[asa] Dog exhibits nurturing instinct (some call "altruism") in action

From: Janice Matchett <janmatch@earthlink.net>
Date: Tue Dec 05 2006 - 11:21:17 EST

If you have a decent high-speed internet connection, don't miss
seeing the heart-warming short video that WBIR-TV put up on its web
site of this old couple with their dog. This is an example of what
many scientists say is a biologically determined nurturing instinct
(some refer to it as "altruism") in action:

Dog tunnels through snow to save owners 12/4/2006

Watch VIDEO - Click here to watch this
video http://www.wbir.com/news/archive.aspx?storyid=40172

A seven year old German Shephard - Timberwolf mixed dog named Shana
is quite a canine hero in Alden as the story spreads of her efforts
to save her owners during the October surprise storm.

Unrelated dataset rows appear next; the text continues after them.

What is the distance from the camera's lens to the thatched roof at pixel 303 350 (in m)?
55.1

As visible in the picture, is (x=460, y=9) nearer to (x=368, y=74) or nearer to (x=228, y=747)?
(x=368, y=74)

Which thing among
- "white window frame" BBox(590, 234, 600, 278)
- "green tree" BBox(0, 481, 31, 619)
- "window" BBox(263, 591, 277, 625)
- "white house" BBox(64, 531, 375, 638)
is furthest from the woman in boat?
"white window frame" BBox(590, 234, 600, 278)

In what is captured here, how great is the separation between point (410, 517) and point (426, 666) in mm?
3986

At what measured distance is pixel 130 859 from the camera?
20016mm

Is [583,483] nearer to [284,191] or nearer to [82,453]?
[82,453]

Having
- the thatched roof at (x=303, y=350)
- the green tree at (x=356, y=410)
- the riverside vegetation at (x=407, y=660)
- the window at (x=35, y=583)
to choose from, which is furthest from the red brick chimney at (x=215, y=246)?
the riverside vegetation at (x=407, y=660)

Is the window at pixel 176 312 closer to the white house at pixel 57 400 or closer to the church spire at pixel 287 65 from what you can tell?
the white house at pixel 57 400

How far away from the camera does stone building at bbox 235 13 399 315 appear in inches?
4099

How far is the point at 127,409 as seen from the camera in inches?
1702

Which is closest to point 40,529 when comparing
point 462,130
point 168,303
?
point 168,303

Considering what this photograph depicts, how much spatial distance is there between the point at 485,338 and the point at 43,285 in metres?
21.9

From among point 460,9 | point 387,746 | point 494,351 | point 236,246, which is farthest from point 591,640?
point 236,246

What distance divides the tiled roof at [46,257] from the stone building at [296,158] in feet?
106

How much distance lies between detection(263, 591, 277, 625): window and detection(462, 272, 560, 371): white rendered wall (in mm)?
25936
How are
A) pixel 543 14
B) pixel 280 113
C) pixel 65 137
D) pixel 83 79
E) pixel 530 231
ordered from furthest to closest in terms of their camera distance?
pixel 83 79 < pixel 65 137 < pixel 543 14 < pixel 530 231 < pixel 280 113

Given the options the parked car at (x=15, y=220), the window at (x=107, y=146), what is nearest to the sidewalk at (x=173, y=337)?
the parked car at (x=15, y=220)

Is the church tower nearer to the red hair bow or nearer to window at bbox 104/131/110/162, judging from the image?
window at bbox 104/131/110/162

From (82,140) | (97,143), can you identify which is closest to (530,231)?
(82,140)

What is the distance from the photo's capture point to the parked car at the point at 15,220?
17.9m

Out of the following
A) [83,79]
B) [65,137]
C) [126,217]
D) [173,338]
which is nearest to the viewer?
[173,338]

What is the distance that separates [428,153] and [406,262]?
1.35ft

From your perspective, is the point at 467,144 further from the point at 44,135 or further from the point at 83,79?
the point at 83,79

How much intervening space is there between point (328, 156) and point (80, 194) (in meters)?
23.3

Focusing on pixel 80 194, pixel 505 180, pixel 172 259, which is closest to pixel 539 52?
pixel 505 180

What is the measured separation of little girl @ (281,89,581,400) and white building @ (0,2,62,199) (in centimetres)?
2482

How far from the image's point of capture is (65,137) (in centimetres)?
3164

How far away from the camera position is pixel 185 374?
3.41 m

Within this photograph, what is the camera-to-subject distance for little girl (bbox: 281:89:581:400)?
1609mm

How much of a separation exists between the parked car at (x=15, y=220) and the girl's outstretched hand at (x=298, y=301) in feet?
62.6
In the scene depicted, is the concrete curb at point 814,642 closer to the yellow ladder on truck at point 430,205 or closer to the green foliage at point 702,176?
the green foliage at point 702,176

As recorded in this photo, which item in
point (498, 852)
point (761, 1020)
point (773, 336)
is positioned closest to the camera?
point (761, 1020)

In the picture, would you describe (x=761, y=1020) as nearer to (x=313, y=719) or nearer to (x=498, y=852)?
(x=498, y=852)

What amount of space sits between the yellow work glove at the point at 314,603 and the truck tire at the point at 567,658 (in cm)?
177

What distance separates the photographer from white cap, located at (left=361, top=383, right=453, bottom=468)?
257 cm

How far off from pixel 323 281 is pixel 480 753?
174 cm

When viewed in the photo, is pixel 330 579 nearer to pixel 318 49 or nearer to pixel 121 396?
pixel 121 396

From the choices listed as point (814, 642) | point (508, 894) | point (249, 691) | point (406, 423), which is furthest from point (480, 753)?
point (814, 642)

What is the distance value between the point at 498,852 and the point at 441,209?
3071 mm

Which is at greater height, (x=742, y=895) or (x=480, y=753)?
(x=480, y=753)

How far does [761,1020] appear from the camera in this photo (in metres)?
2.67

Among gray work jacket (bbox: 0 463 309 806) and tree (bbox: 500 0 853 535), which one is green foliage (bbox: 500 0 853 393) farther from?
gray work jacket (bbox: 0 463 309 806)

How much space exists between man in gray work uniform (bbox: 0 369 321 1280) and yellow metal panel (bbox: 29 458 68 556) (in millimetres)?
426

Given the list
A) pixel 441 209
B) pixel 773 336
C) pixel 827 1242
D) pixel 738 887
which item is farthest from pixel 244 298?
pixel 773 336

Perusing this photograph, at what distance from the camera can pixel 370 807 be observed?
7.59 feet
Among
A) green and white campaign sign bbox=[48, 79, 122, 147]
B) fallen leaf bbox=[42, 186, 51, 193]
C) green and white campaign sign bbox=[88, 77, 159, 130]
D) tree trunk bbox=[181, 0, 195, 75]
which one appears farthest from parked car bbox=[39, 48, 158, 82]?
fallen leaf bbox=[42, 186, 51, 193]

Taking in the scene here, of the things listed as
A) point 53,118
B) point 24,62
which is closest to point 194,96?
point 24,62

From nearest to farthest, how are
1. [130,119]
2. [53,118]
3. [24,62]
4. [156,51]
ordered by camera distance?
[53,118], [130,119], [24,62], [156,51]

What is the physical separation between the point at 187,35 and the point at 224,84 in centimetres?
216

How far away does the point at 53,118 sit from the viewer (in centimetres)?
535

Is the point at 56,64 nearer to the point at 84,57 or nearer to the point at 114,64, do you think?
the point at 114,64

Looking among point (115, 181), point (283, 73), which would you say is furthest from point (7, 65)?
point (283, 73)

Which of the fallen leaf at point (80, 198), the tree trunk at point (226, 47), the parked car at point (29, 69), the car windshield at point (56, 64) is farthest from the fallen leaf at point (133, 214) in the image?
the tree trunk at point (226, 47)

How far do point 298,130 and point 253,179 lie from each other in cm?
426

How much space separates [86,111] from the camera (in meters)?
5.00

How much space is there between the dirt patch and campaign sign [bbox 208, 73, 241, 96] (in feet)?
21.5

Eve and Norman Fertig, who are both 81 years old, were out treating
injured birds in the Wildlife Sanctuary on their Alden property on
the night of October 12th. They left as the storm intensified but,
were soon trapped by falling trees and heavy snow as they tried to
walk back to their home. Eve realized they could die in the bitter
cold but, fortunately, Shana was with them.

As the cold and snow chilled them both without heavy coats and
gloves, Shana started digging under the snow and trees.

The dog actually dug a foot wide tunnel about 20 feet to the home.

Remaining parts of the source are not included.